• _ARTICLE_
Book review: Front and Center

Oct 05, 2011 16:43


Front and Center by Catherine Gilbert Murdock

My rating: 5 of 5 stars

In Which D.J. Has to Make Big Decisions

I was so satisfied by the ending of this trilogy. In the space of a year, D.J. has grown up from a really reliable kid to a woman in change of her own destiny.

The story opens as she gets back to school after nursing her brother Wim. It's the start of basketball season, and basketball is her one true sport. She can go back to her normal life, she thinks.

But it turns out that she really needs to step up her "leadership" to be an attractive college prospect, and she hates doing leadershippy things because everyone stares at her. And even though she may be a good enough player to do play division-I basketball, she's not sure she can stand all that attention, the crowds, the noise. Maybe she would be happier at a smaller school.

And if that weren't enough, she isn't dating Brian, so her buddy Beaner asks her to date him, and she agrees, but it's weird, and he's an awesome boyfriend, but she can't stop thinking about what a good listener Brian is.

So, she's got issues right in her weak spot of being decisive, proactive, and getting what she wants. This book is about figuring those things out, and I wound up feeling really proud of her. As if she were somehow my kid or my friend or something. She makes decisions, and she learns from them.

One of my favorite character development moments was when she started doing 1-1 coaching for one of the girls in her class. D.J. thinks through how to make something make sense as a mathematical equation and it helps her friend figure out what everyone has been telling her all along. I think D.J. is going to make a great coach, that this is what she's going to be when she grows up -- someone who can analyze a player -- not just their play, but their personality, and find a way to speak to it. She kicks Brian's butt when he's lazy, but she's gently encouraging to her brother Curtis when he needs it. She gets angry and yells at Wim, but never at her classmate. D.J. herself doesn't understand how good she is with people, but it's going to be true all her life, her ability to imagine herself as someone else.

[Spatial relation data]
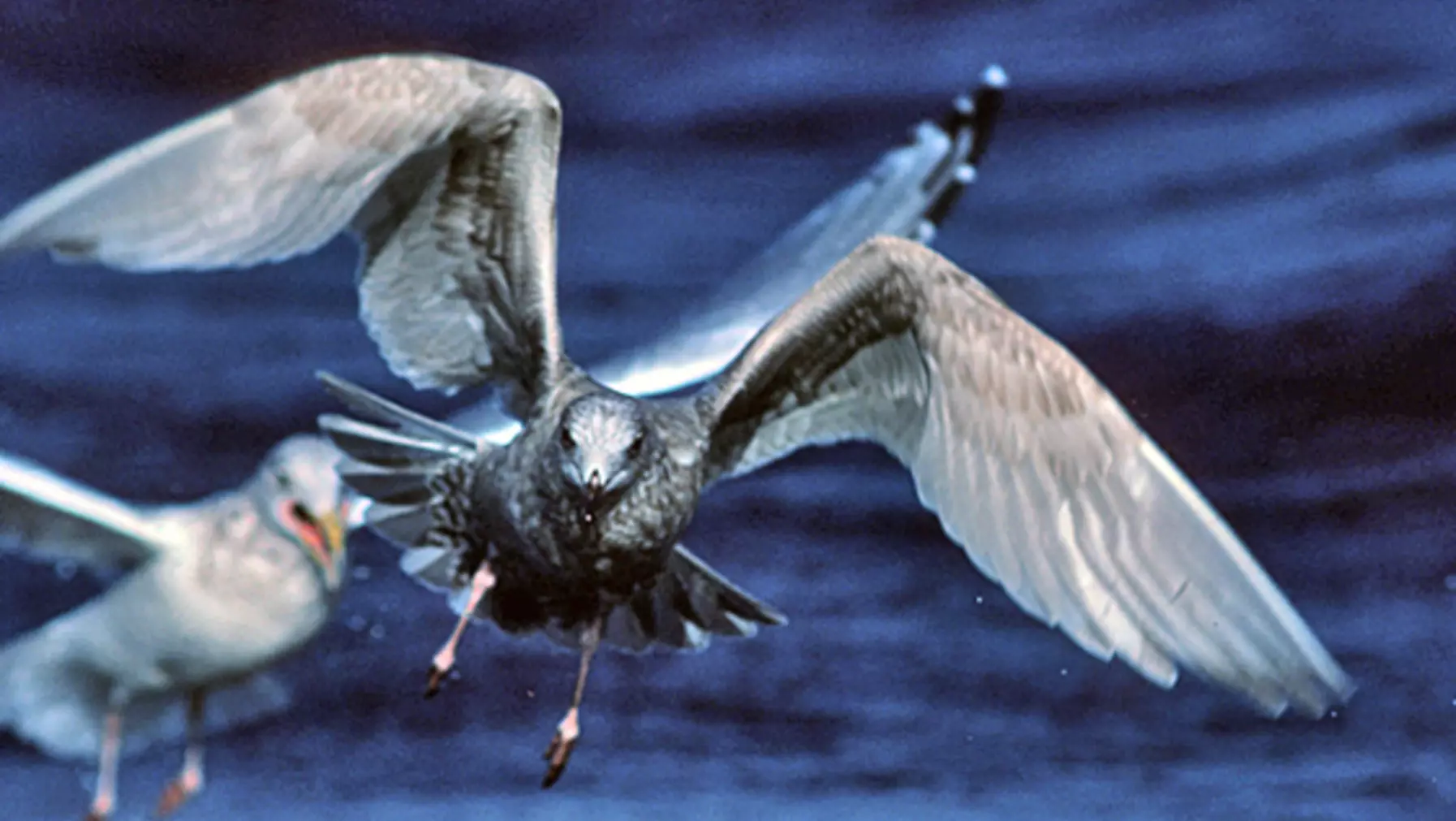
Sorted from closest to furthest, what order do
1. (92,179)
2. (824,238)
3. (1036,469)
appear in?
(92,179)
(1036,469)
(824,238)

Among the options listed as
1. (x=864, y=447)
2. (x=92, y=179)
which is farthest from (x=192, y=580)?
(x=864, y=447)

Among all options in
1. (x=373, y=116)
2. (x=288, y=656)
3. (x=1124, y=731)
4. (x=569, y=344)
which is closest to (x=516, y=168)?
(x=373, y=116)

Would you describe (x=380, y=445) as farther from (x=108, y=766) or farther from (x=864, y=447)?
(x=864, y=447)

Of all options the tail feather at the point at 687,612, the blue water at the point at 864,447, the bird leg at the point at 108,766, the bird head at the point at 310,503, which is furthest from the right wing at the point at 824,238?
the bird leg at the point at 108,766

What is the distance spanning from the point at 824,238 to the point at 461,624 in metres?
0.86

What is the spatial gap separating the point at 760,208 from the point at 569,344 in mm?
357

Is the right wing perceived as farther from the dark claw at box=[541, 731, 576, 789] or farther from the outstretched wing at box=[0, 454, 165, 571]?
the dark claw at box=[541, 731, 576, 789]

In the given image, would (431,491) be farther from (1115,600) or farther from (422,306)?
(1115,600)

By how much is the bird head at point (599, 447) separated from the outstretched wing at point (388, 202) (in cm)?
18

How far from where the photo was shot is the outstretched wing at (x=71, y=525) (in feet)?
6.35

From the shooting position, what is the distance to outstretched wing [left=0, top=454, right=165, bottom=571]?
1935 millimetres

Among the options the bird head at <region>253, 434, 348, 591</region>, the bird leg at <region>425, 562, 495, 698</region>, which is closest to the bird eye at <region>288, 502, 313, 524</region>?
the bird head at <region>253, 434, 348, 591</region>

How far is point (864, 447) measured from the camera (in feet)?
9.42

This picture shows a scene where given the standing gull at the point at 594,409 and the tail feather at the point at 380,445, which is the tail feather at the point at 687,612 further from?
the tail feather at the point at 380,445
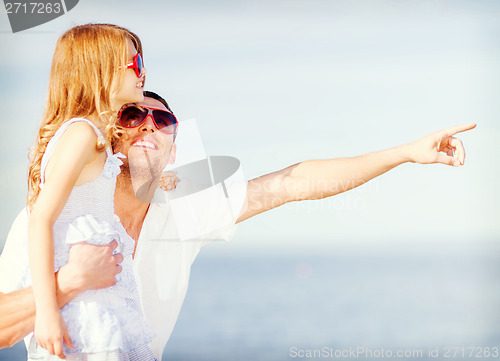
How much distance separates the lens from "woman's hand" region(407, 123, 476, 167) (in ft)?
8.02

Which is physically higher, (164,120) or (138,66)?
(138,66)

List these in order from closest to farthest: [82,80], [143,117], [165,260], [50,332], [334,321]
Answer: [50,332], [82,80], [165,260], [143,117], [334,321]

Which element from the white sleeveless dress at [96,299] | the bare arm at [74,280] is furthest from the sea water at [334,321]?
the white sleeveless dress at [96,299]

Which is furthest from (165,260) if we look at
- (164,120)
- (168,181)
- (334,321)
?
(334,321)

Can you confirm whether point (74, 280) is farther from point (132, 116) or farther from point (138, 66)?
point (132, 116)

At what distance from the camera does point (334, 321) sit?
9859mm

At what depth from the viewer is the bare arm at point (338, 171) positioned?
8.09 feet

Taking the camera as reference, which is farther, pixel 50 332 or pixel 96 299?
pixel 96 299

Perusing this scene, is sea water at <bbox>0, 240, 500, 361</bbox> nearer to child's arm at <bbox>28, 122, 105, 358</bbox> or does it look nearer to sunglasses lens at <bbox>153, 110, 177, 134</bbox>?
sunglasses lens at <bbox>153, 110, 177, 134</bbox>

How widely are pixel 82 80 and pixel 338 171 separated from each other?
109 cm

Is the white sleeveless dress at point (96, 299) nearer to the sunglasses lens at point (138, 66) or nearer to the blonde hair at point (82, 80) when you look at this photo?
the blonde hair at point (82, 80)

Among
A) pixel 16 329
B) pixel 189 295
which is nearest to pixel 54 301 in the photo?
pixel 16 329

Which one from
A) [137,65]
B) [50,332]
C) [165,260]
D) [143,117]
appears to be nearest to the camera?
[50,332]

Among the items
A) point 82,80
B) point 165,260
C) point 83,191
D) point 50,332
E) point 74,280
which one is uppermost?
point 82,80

• _REQUIRED WORK_
[a] Copy out the part of the book review that opens with the words containing "My rating: 5" and closes with "her own destiny.".
[b] Rewrite the paragraph of the book review that begins "But it turns out that she really needs" as a short list of its main points.
The listing has no connection to the book review.

• _RESPONSES IN ORDER_
[a]
My rating: 5 of 5 stars

In Which D.J. Has to Make Big Decisions

I was so satisfied by the ending of this trilogy. In the space of a year, D.J. has grown up from a really reliable kid to a woman in change of her own destiny.

[b]
- D.J. needs to show more leadership to appeal to colleges.
- She hates leadership tasks because everyone stares at her.
- She may be good enough for Division I basketball but doubts she can handle the attention, crowds, and noise.
- She might be happier at a smaller school.